21. Therefore, after having considered the arguments advanced on both the sides, I have come to the conclusion that the decree passed by the learned trial Judge does not call for any interference. It must be mentioned that Shri Vepari urged that the notice contemplated in part A(ii) of the operative order of the trial Court should be at the stage of submission of the proposal by the respondents to the Bombay Municipal Corporation, so that the defendants will be in a position to place their objections before the authority, for consideration in accordance with law. Shri Dave, strongly opposed this, on the ground that if the society & members are allowed to give their objections, at the stage of passing of land, then, having regard to the history of the litigation, the respondents cannot hope to get any such plan passed within a reasonable future. I agree that on the facts and circumstances of the present case, what the learned trial Judge has provided in Condition No. A(ii) of the operative part, which requires plaintiff to undertake construction of additional building or structures only after obtaining approval of the Bombay Municipal Corporation and after giving due notice to the appellant-Original defendant No. 26 is a sufficient safeguard for the observance of law. If at all, appellant intends to give their objections. After the relevant notice is given, by the respondents, on their proposed construction in pursuance of an approved plan, it will be open to the appellant, to take such measures as are open to them in-law.

21. Subject to this, the decree passed by the trial Court is confirmed, and Appeal stands dismissed with costs. Since the appeal is itself disposed of, Civil Application No. 5799 of 1989, also stands disposed of. The trial Court by its decree, has granted three years to the respondent-plaintiff to complete the project of development from the date of its judgment. That period has already expired. So in place of said condition No. A(vi), it is substituted that the period of three years will be from the date of this judgment.

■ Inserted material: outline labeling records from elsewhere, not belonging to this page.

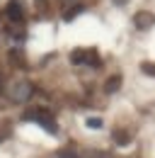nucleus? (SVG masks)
Masks as SVG:
<instances>
[{"label":"nucleus","instance_id":"5","mask_svg":"<svg viewBox=\"0 0 155 158\" xmlns=\"http://www.w3.org/2000/svg\"><path fill=\"white\" fill-rule=\"evenodd\" d=\"M133 24H136V29H150V27L155 24V15H153V12H148V10H143V12H136Z\"/></svg>","mask_w":155,"mask_h":158},{"label":"nucleus","instance_id":"9","mask_svg":"<svg viewBox=\"0 0 155 158\" xmlns=\"http://www.w3.org/2000/svg\"><path fill=\"white\" fill-rule=\"evenodd\" d=\"M90 158H114V156H112L109 151H92V153H90Z\"/></svg>","mask_w":155,"mask_h":158},{"label":"nucleus","instance_id":"1","mask_svg":"<svg viewBox=\"0 0 155 158\" xmlns=\"http://www.w3.org/2000/svg\"><path fill=\"white\" fill-rule=\"evenodd\" d=\"M7 95H10L12 102H27V100L34 95V85H32L29 80L19 78V80H15V83L7 88Z\"/></svg>","mask_w":155,"mask_h":158},{"label":"nucleus","instance_id":"11","mask_svg":"<svg viewBox=\"0 0 155 158\" xmlns=\"http://www.w3.org/2000/svg\"><path fill=\"white\" fill-rule=\"evenodd\" d=\"M87 127H102V122L99 119H87Z\"/></svg>","mask_w":155,"mask_h":158},{"label":"nucleus","instance_id":"10","mask_svg":"<svg viewBox=\"0 0 155 158\" xmlns=\"http://www.w3.org/2000/svg\"><path fill=\"white\" fill-rule=\"evenodd\" d=\"M7 136H10V124L5 122V124H2V129H0V141H5Z\"/></svg>","mask_w":155,"mask_h":158},{"label":"nucleus","instance_id":"7","mask_svg":"<svg viewBox=\"0 0 155 158\" xmlns=\"http://www.w3.org/2000/svg\"><path fill=\"white\" fill-rule=\"evenodd\" d=\"M114 141L119 146H129V143H131V134L124 131V129H119V131H114Z\"/></svg>","mask_w":155,"mask_h":158},{"label":"nucleus","instance_id":"4","mask_svg":"<svg viewBox=\"0 0 155 158\" xmlns=\"http://www.w3.org/2000/svg\"><path fill=\"white\" fill-rule=\"evenodd\" d=\"M5 15H7V20L19 24V22L24 20V12H22V5H19L17 0H10L7 2V7H5Z\"/></svg>","mask_w":155,"mask_h":158},{"label":"nucleus","instance_id":"3","mask_svg":"<svg viewBox=\"0 0 155 158\" xmlns=\"http://www.w3.org/2000/svg\"><path fill=\"white\" fill-rule=\"evenodd\" d=\"M70 61L73 63H90V66H97L99 63V56L95 51H73L70 54Z\"/></svg>","mask_w":155,"mask_h":158},{"label":"nucleus","instance_id":"2","mask_svg":"<svg viewBox=\"0 0 155 158\" xmlns=\"http://www.w3.org/2000/svg\"><path fill=\"white\" fill-rule=\"evenodd\" d=\"M27 119H34L37 124H41L44 129H49L51 134L56 131V122H54V112H49L46 107H34V110H29L27 114H24Z\"/></svg>","mask_w":155,"mask_h":158},{"label":"nucleus","instance_id":"12","mask_svg":"<svg viewBox=\"0 0 155 158\" xmlns=\"http://www.w3.org/2000/svg\"><path fill=\"white\" fill-rule=\"evenodd\" d=\"M129 0H114V5H126Z\"/></svg>","mask_w":155,"mask_h":158},{"label":"nucleus","instance_id":"8","mask_svg":"<svg viewBox=\"0 0 155 158\" xmlns=\"http://www.w3.org/2000/svg\"><path fill=\"white\" fill-rule=\"evenodd\" d=\"M141 71H143L145 76H155V63H150V61H143V63H141Z\"/></svg>","mask_w":155,"mask_h":158},{"label":"nucleus","instance_id":"6","mask_svg":"<svg viewBox=\"0 0 155 158\" xmlns=\"http://www.w3.org/2000/svg\"><path fill=\"white\" fill-rule=\"evenodd\" d=\"M119 88H121V76H119V73H116V76H112V78L104 83V93H109V95H112V93H116Z\"/></svg>","mask_w":155,"mask_h":158}]
</instances>
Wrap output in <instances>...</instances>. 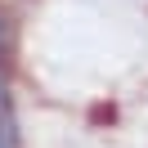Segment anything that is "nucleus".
I'll list each match as a JSON object with an SVG mask.
<instances>
[{"label":"nucleus","mask_w":148,"mask_h":148,"mask_svg":"<svg viewBox=\"0 0 148 148\" xmlns=\"http://www.w3.org/2000/svg\"><path fill=\"white\" fill-rule=\"evenodd\" d=\"M0 148H18V121H14V108H9V90L0 81Z\"/></svg>","instance_id":"obj_1"},{"label":"nucleus","mask_w":148,"mask_h":148,"mask_svg":"<svg viewBox=\"0 0 148 148\" xmlns=\"http://www.w3.org/2000/svg\"><path fill=\"white\" fill-rule=\"evenodd\" d=\"M14 45H18V27H14V14H9V9H0V72L9 67Z\"/></svg>","instance_id":"obj_2"}]
</instances>
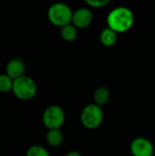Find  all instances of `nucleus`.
Returning a JSON list of instances; mask_svg holds the SVG:
<instances>
[{"label":"nucleus","instance_id":"1","mask_svg":"<svg viewBox=\"0 0 155 156\" xmlns=\"http://www.w3.org/2000/svg\"><path fill=\"white\" fill-rule=\"evenodd\" d=\"M134 23V16L131 9L119 6L112 9L107 16L108 27L118 33H124L131 29Z\"/></svg>","mask_w":155,"mask_h":156},{"label":"nucleus","instance_id":"3","mask_svg":"<svg viewBox=\"0 0 155 156\" xmlns=\"http://www.w3.org/2000/svg\"><path fill=\"white\" fill-rule=\"evenodd\" d=\"M37 87L35 80L27 76L16 79L13 82L12 91L14 95L21 101H29L37 94Z\"/></svg>","mask_w":155,"mask_h":156},{"label":"nucleus","instance_id":"9","mask_svg":"<svg viewBox=\"0 0 155 156\" xmlns=\"http://www.w3.org/2000/svg\"><path fill=\"white\" fill-rule=\"evenodd\" d=\"M117 33L115 31H113L112 29H111L110 27H105L100 35V43L107 48H111L113 47L116 42H117Z\"/></svg>","mask_w":155,"mask_h":156},{"label":"nucleus","instance_id":"11","mask_svg":"<svg viewBox=\"0 0 155 156\" xmlns=\"http://www.w3.org/2000/svg\"><path fill=\"white\" fill-rule=\"evenodd\" d=\"M46 140L50 146L58 147L63 142V134L60 130H48L46 135Z\"/></svg>","mask_w":155,"mask_h":156},{"label":"nucleus","instance_id":"13","mask_svg":"<svg viewBox=\"0 0 155 156\" xmlns=\"http://www.w3.org/2000/svg\"><path fill=\"white\" fill-rule=\"evenodd\" d=\"M14 80L6 74L0 75V92H8L12 90Z\"/></svg>","mask_w":155,"mask_h":156},{"label":"nucleus","instance_id":"12","mask_svg":"<svg viewBox=\"0 0 155 156\" xmlns=\"http://www.w3.org/2000/svg\"><path fill=\"white\" fill-rule=\"evenodd\" d=\"M60 36L61 37L68 42L73 41L76 39L77 36H78V30L77 27H74L72 24L67 25L63 27H61L60 29Z\"/></svg>","mask_w":155,"mask_h":156},{"label":"nucleus","instance_id":"2","mask_svg":"<svg viewBox=\"0 0 155 156\" xmlns=\"http://www.w3.org/2000/svg\"><path fill=\"white\" fill-rule=\"evenodd\" d=\"M73 12L70 7L63 3H56L49 6L48 10V18L54 26L63 27L72 22Z\"/></svg>","mask_w":155,"mask_h":156},{"label":"nucleus","instance_id":"7","mask_svg":"<svg viewBox=\"0 0 155 156\" xmlns=\"http://www.w3.org/2000/svg\"><path fill=\"white\" fill-rule=\"evenodd\" d=\"M93 19L91 11L89 8L81 7L73 12L72 16V25L77 28H85L89 27Z\"/></svg>","mask_w":155,"mask_h":156},{"label":"nucleus","instance_id":"6","mask_svg":"<svg viewBox=\"0 0 155 156\" xmlns=\"http://www.w3.org/2000/svg\"><path fill=\"white\" fill-rule=\"evenodd\" d=\"M130 149L133 156H153L154 152L153 144L144 137L135 138L132 142Z\"/></svg>","mask_w":155,"mask_h":156},{"label":"nucleus","instance_id":"10","mask_svg":"<svg viewBox=\"0 0 155 156\" xmlns=\"http://www.w3.org/2000/svg\"><path fill=\"white\" fill-rule=\"evenodd\" d=\"M93 100L95 104L99 106L105 105L110 100V91L105 87H99L95 90L93 94Z\"/></svg>","mask_w":155,"mask_h":156},{"label":"nucleus","instance_id":"4","mask_svg":"<svg viewBox=\"0 0 155 156\" xmlns=\"http://www.w3.org/2000/svg\"><path fill=\"white\" fill-rule=\"evenodd\" d=\"M103 116L104 114L101 107L92 103L82 109L80 113V121L85 128L94 130L100 126L103 122Z\"/></svg>","mask_w":155,"mask_h":156},{"label":"nucleus","instance_id":"8","mask_svg":"<svg viewBox=\"0 0 155 156\" xmlns=\"http://www.w3.org/2000/svg\"><path fill=\"white\" fill-rule=\"evenodd\" d=\"M26 66L20 58H13L5 66V74L13 80L25 76Z\"/></svg>","mask_w":155,"mask_h":156},{"label":"nucleus","instance_id":"5","mask_svg":"<svg viewBox=\"0 0 155 156\" xmlns=\"http://www.w3.org/2000/svg\"><path fill=\"white\" fill-rule=\"evenodd\" d=\"M42 122L48 130H59L65 122V113L58 105H50L43 112Z\"/></svg>","mask_w":155,"mask_h":156},{"label":"nucleus","instance_id":"14","mask_svg":"<svg viewBox=\"0 0 155 156\" xmlns=\"http://www.w3.org/2000/svg\"><path fill=\"white\" fill-rule=\"evenodd\" d=\"M26 156H50L48 152L40 145H33L26 151Z\"/></svg>","mask_w":155,"mask_h":156},{"label":"nucleus","instance_id":"15","mask_svg":"<svg viewBox=\"0 0 155 156\" xmlns=\"http://www.w3.org/2000/svg\"><path fill=\"white\" fill-rule=\"evenodd\" d=\"M86 4L93 8H102L110 4V0H86Z\"/></svg>","mask_w":155,"mask_h":156},{"label":"nucleus","instance_id":"16","mask_svg":"<svg viewBox=\"0 0 155 156\" xmlns=\"http://www.w3.org/2000/svg\"><path fill=\"white\" fill-rule=\"evenodd\" d=\"M65 156H82V155H81V154H80V153H79V152H77V151H71V152L68 153V154H67Z\"/></svg>","mask_w":155,"mask_h":156}]
</instances>
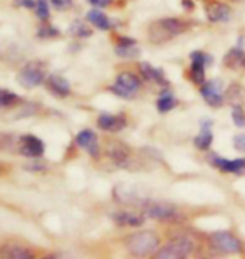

22. Shri Vepari at this stage, requests that operation of the order passed just now, be stayed for 8 weeks. At the moment, such the respondents have no approved plans with them, there should be no objection to stay operation of the order passed by this Court for a period of eight weeks from today. It is however, made clear that it will be open to the respondents to get the plans and permissions re-validated and take frustration except starting construction. Certified copy expedited.